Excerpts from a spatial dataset
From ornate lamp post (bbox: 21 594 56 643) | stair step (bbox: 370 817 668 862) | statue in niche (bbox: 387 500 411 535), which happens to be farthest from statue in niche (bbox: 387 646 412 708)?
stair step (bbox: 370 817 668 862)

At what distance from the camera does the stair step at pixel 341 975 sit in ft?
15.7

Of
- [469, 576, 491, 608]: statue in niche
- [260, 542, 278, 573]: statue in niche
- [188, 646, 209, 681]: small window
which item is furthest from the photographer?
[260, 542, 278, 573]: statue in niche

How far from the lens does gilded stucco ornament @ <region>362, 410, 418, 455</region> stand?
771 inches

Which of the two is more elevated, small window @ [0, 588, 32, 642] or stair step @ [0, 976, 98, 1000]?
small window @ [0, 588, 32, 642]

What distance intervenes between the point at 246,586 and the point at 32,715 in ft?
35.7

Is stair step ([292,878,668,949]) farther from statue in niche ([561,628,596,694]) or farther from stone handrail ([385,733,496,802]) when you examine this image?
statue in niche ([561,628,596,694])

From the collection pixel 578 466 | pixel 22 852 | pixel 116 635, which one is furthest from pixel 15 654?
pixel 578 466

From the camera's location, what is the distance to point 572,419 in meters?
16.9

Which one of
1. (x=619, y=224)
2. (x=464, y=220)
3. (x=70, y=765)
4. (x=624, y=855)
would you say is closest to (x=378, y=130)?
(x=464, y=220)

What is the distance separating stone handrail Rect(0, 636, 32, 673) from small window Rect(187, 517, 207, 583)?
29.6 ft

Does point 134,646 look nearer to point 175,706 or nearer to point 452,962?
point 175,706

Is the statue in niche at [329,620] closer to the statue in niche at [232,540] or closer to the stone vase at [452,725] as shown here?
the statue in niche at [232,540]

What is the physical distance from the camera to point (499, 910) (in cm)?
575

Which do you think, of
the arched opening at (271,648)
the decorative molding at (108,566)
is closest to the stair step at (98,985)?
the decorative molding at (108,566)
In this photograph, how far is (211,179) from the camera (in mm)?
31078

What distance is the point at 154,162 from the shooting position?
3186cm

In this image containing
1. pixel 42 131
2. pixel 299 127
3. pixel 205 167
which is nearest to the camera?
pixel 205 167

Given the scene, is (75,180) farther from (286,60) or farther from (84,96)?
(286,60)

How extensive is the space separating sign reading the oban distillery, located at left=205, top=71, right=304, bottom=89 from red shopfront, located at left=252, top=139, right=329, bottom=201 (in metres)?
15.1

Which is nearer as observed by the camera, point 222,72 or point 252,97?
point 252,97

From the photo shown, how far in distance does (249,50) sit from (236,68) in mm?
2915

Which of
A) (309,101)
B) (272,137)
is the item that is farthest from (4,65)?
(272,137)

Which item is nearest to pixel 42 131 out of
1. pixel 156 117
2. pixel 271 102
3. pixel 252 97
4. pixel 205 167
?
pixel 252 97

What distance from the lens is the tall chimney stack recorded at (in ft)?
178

Task instructions. Extract every entry in the listing word for word.

Worked solution.
From ornate lamp post (bbox: 21 594 56 643) | stair step (bbox: 370 817 668 862) | statue in niche (bbox: 387 500 411 535), which happens to be farthest from statue in niche (bbox: 387 646 412 708)?
stair step (bbox: 370 817 668 862)

At what distance from the camera does the stair step at pixel 341 975 sit in ft?
15.7

Of
- [469, 576, 491, 608]: statue in niche
- [260, 542, 278, 573]: statue in niche
- [188, 646, 209, 681]: small window
which item is furthest from the photographer?
[260, 542, 278, 573]: statue in niche

How far from the lens does gilded stucco ornament @ <region>362, 410, 418, 455</region> stand?
771 inches

Which of the two is more elevated, small window @ [0, 588, 32, 642] or stair step @ [0, 976, 98, 1000]?
small window @ [0, 588, 32, 642]

What distance intervenes between the point at 246,586 and the point at 32,715 in ft?
35.7

Is stair step ([292,878,668,949]) farther from statue in niche ([561,628,596,694]) or farther from stone handrail ([385,733,496,802]) when you examine this image?
statue in niche ([561,628,596,694])

From the collection pixel 578 466 | pixel 22 852 | pixel 116 635, which one is furthest from pixel 15 654?
pixel 578 466

From the camera's location, what is the distance to point 572,419 in meters?
16.9

Which one of
1. (x=619, y=224)
2. (x=464, y=220)
3. (x=70, y=765)
4. (x=624, y=855)
would you say is closest to (x=378, y=130)?
(x=464, y=220)

What is the distance separating stone handrail Rect(0, 636, 32, 673) from small window Rect(187, 517, 207, 583)?
29.6 ft

Does point 134,646 look nearer to point 175,706 or nearer to point 452,962?
point 175,706

Is the statue in niche at [329,620] closer to the statue in niche at [232,540] or closer to the stone vase at [452,725] as shown here?
the statue in niche at [232,540]

What is the physical distance from the camera to point (499, 910) (in cm)?
575

Which do you think, of
the arched opening at (271,648)
the decorative molding at (108,566)
is closest to the stair step at (98,985)?
the decorative molding at (108,566)
In this photograph, how far is (211,179) from the camera (in mm)?
31078

What distance is the point at 154,162 from the shooting position?
3186cm

In this image containing
1. pixel 42 131
2. pixel 299 127
3. pixel 205 167
which is nearest to the camera?
pixel 205 167

Given the scene, is (75,180) farther from (286,60) or farther from (84,96)?
(286,60)

How extensive is the space separating sign reading the oban distillery, located at left=205, top=71, right=304, bottom=89 from red shopfront, located at left=252, top=139, right=329, bottom=201 (in metres)?
15.1

Which is nearer as observed by the camera, point 222,72 or point 252,97?
point 252,97

From the photo shown, how far in distance does (249,50) sit from (236,68) in mm?
2915

Which of
A) (309,101)
B) (272,137)
is the item that is farthest from (4,65)?
(272,137)

Which item is nearest to pixel 42 131 out of
1. pixel 156 117
2. pixel 271 102
3. pixel 252 97
4. pixel 205 167
?
pixel 252 97

What distance from the lens is the tall chimney stack recorded at (in ft)?
178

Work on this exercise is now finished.